AIM: From the line containing "From the vantage" down to the last line of the records below, copy every line exactly. Leave out everything before it.

MATERIAL SUPPLIED:
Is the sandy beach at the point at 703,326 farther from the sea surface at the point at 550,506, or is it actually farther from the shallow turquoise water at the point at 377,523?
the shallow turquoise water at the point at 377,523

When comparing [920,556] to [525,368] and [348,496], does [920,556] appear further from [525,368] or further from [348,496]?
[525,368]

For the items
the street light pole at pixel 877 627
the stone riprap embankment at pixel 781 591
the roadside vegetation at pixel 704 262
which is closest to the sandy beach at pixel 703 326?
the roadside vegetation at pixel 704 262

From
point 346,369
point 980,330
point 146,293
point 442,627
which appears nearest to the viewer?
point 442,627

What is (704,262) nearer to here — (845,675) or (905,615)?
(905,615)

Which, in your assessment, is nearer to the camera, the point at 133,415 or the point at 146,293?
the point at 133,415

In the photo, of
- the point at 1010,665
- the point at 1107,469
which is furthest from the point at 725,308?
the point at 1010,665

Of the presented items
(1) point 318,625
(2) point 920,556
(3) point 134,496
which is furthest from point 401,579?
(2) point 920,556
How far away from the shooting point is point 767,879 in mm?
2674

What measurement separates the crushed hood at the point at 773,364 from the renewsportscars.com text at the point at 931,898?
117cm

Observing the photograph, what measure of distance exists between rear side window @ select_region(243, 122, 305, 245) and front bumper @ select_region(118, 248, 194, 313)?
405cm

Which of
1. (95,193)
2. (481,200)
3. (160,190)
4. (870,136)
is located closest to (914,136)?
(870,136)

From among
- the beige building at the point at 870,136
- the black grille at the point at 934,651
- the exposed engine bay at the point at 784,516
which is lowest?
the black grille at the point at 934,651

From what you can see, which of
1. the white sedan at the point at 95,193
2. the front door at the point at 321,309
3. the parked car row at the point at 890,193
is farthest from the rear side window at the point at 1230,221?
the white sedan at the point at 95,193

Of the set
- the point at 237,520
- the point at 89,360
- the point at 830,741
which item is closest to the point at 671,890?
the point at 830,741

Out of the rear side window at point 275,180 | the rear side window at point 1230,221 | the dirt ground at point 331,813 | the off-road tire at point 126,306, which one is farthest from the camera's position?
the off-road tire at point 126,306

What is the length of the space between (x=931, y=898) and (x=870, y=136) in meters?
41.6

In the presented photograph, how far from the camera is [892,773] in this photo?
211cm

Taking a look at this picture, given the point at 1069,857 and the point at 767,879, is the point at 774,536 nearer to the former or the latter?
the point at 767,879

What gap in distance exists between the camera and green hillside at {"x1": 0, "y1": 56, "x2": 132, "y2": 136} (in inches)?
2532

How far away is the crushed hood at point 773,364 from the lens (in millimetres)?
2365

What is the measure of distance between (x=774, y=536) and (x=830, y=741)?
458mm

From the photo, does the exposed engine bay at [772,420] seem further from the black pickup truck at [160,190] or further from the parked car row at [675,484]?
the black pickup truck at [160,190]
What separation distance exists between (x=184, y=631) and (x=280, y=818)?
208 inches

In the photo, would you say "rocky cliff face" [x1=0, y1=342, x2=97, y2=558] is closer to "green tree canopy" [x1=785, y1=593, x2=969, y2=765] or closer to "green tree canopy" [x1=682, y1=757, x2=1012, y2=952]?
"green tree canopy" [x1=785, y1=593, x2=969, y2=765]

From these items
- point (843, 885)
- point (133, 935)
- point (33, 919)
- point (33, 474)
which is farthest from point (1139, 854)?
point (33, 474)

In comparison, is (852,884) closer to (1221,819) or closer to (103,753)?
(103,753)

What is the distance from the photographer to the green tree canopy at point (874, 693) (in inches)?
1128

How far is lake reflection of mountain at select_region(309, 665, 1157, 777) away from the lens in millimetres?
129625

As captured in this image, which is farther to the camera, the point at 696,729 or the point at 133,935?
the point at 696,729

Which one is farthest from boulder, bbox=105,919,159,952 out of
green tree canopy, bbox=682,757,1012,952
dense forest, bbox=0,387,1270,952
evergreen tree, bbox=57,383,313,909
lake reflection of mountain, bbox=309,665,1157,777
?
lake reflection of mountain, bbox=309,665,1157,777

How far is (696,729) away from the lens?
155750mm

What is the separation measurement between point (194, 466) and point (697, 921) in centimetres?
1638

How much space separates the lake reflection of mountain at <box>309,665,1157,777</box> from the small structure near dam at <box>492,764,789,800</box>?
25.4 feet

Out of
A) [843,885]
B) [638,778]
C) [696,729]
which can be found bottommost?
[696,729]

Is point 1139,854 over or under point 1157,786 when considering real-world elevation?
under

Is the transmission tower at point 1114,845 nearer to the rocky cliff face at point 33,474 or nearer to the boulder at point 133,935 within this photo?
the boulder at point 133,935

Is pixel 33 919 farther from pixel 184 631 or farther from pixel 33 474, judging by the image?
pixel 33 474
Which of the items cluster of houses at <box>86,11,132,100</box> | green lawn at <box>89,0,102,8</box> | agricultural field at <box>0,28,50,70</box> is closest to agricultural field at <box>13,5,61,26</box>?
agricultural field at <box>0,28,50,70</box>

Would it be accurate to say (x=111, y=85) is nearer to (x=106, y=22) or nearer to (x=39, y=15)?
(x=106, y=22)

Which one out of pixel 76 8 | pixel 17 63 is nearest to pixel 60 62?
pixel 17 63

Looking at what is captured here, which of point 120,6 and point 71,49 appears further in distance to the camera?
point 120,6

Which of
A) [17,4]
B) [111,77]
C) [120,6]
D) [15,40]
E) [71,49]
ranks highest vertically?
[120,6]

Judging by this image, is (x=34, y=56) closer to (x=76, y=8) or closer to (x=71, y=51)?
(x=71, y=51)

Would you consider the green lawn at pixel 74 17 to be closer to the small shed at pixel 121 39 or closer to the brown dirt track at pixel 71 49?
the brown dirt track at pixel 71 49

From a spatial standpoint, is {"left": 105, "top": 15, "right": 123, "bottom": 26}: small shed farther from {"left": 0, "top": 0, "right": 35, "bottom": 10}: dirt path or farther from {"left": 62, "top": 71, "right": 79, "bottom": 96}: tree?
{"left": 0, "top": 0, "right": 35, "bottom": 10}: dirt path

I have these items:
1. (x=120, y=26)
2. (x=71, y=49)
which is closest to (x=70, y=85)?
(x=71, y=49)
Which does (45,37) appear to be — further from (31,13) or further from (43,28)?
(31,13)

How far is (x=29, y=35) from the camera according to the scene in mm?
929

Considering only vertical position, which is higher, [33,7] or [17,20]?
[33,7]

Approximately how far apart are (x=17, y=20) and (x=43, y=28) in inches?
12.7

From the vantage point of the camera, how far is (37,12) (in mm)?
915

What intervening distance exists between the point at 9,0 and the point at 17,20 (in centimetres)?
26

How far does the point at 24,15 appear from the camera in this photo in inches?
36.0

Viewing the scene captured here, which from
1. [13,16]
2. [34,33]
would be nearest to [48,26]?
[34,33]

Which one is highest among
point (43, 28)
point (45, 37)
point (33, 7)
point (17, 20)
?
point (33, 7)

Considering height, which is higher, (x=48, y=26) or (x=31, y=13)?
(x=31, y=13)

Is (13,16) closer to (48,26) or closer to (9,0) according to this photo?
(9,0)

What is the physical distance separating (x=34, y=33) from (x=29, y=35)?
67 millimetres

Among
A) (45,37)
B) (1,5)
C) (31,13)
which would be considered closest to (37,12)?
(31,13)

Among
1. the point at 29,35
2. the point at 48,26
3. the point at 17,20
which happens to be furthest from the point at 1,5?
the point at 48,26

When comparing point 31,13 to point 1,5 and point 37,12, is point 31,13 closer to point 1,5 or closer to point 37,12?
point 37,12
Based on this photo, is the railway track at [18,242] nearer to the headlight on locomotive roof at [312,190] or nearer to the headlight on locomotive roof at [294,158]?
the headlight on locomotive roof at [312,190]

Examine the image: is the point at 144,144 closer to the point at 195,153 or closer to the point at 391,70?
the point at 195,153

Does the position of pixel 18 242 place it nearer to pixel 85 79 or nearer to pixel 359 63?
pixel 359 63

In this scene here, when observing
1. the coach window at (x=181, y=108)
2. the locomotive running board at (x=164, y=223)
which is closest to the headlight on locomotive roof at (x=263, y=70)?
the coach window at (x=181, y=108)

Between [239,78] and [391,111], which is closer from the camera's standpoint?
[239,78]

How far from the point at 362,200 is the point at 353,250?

EXERCISE RESULT:
From the vantage point of the camera, how far is (37,12) (in mm)?
915

What intervening distance exists between the point at 9,0 and the point at 17,20 (in centimetres)?
26

How far does the point at 24,15 appear from the camera in this photo in inches?
36.0

Viewing the scene captured here, which from
1. [13,16]
2. [34,33]
would be nearest to [48,26]?
[34,33]

Which one is highest among
point (43, 28)
point (45, 37)
point (33, 7)
point (17, 20)
?
point (33, 7)

Considering height, which is higher, (x=48, y=26) or (x=31, y=13)?
(x=31, y=13)

Is (13,16) closer to (48,26) or closer to (9,0) according to this photo?
(9,0)

What is the physical distance separating (x=34, y=33) from (x=29, y=35)?
67 millimetres

Among
A) (45,37)
B) (1,5)
C) (31,13)
which would be considered closest to (37,12)?
(31,13)

Among
1. the point at 29,35
2. the point at 48,26
3. the point at 17,20
which happens to be furthest from the point at 1,5?
the point at 48,26

When comparing point 31,13 to point 1,5 and point 37,12, is point 31,13 closer to point 1,5 or closer to point 37,12?
point 37,12
Based on this photo, is the railway track at [18,242] nearer to the headlight on locomotive roof at [312,190] or nearer to the headlight on locomotive roof at [294,158]?
the headlight on locomotive roof at [312,190]

Examine the image: is the point at 144,144 closer to the point at 195,153 or closer to the point at 391,70?
the point at 195,153

Does the position of pixel 18 242 place it nearer to pixel 85 79 or nearer to pixel 359 63?
pixel 359 63

In this scene here, when observing
1. the coach window at (x=181, y=108)
2. the locomotive running board at (x=164, y=223)
which is closest to the headlight on locomotive roof at (x=263, y=70)?
the coach window at (x=181, y=108)

Between [239,78] and [391,111], which is closer from the camera's standpoint?
[239,78]

How far from the point at 362,200 is the point at 353,250?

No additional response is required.